Ein Pharmazierat berichtet

Zwangsschließung einer Apotheke – wie kommt es dazu?

03.02.2017, 09:25 Uhr

Wann schließt die Behörde eine Apotheke zwangsweise? (Foto: dpa)

Wann schließt die Behörde eine Apotheke zwangsweise? (Foto: dpa)


Eine 83-jährige Apothekerin aus Bonn musste ihre Apotheke zwangsschließen. Was dazu führte – die Apothekerin hält sich bedeckt. Doch: Was sind überhaupt gravierende Gründe, die zu einer Zwangsschließung führen?  DAZ.online hat einen Pharmazierat gefragt.

Nach 46 Jahren schloss die Falken-Apotheke der 83-jährige Apothekerin Ursula Knott aus Bonn. Nicht – wie man bei dem fortgeschrittenen Alter vielleicht zunächst vermutet – weil die Apothekerin in den wohlverdienten Ruhestand gewechselt hat. Nein – ihre Apotheke wurde zwangsweise geschlossen. Eine Begehung der Apotheke im Dezember 2016 brachte Mängel in der Falken-Apotheke zutage, die die betagte Approbierte offensichtlich nicht beseitigte. Über die genauen Gründe, die zur Schließung ihrer Apotheke führte, äußerte sich die Pharmazeutin nicht.

Aufgabenstellung:
Beantworten Sie anhand des Textauszugs über die Zwangsschließung einer Apotheke:
1. Wen hat DAZ.online zu den Gründen für eine Zwangsschließung befragt?
2. Wie heißt die geschlossene Apotheke?
3. In welchem Monat und Jahr fand die Begehung statt, bei der Mängel festgestellt wurden?
Die Zeilen haben mit dem Textauszug inhaltlich nichts zu tun.

Datenzeilen:
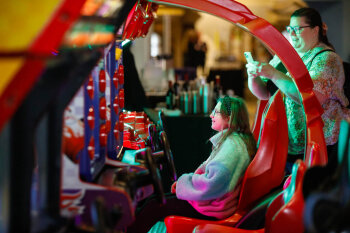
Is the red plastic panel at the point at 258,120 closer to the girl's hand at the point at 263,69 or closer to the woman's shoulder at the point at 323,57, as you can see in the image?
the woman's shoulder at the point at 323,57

==

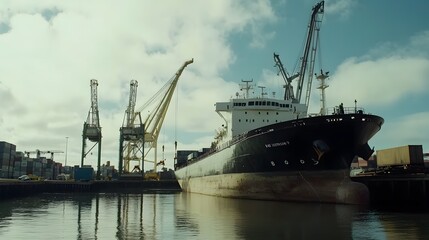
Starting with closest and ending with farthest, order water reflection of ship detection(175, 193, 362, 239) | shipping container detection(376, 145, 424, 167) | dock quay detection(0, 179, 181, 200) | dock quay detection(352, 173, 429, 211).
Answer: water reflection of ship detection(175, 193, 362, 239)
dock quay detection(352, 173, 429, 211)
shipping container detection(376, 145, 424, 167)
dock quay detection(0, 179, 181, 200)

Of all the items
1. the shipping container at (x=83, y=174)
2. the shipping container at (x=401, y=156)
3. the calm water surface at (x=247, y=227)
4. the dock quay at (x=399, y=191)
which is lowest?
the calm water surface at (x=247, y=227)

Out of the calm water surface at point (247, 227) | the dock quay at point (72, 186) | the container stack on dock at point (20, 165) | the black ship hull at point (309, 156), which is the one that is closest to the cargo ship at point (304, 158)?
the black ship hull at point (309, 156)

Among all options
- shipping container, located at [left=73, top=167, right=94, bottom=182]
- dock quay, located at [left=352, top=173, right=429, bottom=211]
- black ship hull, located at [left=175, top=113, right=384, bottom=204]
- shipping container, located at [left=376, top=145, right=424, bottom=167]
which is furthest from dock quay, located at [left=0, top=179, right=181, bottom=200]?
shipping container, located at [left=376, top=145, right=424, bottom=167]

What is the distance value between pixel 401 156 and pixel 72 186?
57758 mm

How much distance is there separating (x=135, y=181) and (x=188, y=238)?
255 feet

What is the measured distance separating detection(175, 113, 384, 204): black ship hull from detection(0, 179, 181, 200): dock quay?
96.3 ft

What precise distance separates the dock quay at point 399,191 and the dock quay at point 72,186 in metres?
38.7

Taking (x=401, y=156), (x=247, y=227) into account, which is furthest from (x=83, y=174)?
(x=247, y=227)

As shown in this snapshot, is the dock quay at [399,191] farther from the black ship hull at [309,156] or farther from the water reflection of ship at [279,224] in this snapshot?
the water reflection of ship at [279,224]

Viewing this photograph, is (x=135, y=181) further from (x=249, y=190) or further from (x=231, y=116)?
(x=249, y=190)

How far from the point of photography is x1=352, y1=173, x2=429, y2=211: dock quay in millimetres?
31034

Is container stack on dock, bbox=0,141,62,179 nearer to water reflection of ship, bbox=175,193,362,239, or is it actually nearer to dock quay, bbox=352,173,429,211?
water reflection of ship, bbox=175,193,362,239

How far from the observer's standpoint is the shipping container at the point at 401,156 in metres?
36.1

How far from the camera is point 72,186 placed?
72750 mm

---

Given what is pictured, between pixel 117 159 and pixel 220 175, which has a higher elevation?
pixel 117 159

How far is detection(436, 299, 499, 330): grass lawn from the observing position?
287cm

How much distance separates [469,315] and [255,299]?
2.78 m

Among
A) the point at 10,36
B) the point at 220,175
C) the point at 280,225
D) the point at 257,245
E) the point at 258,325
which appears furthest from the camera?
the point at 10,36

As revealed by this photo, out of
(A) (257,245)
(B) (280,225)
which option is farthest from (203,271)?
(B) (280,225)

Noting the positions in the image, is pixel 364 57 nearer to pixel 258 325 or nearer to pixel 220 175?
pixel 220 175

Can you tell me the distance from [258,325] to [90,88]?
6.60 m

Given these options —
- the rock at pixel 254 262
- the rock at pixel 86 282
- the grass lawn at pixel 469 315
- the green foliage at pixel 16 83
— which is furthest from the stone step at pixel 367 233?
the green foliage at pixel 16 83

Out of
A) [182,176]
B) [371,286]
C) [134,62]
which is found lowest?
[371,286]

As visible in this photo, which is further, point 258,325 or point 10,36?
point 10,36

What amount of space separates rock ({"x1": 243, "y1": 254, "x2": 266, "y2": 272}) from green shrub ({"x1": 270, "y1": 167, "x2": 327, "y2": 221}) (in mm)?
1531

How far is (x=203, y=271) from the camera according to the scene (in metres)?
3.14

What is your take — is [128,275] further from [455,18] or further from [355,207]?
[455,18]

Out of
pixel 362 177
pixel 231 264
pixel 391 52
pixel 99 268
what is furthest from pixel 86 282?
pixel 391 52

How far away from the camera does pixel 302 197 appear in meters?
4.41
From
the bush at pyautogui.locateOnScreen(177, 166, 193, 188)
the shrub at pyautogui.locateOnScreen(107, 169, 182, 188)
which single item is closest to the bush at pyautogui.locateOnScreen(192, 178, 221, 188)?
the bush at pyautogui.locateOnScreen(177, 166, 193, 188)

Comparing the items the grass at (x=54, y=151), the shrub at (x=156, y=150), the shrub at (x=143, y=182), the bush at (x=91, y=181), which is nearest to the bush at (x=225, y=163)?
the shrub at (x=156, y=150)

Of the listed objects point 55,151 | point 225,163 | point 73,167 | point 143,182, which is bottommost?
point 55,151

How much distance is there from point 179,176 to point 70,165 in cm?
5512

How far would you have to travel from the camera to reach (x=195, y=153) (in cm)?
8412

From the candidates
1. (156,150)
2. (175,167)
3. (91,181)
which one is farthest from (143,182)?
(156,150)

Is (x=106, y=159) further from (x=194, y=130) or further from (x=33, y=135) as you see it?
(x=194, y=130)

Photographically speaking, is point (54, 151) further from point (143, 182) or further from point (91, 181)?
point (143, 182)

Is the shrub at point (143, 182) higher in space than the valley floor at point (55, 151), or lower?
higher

Lösung:
1. Einen Pharmazierat.
2. Falken-Apotheke.
3. Im Dezember 2016.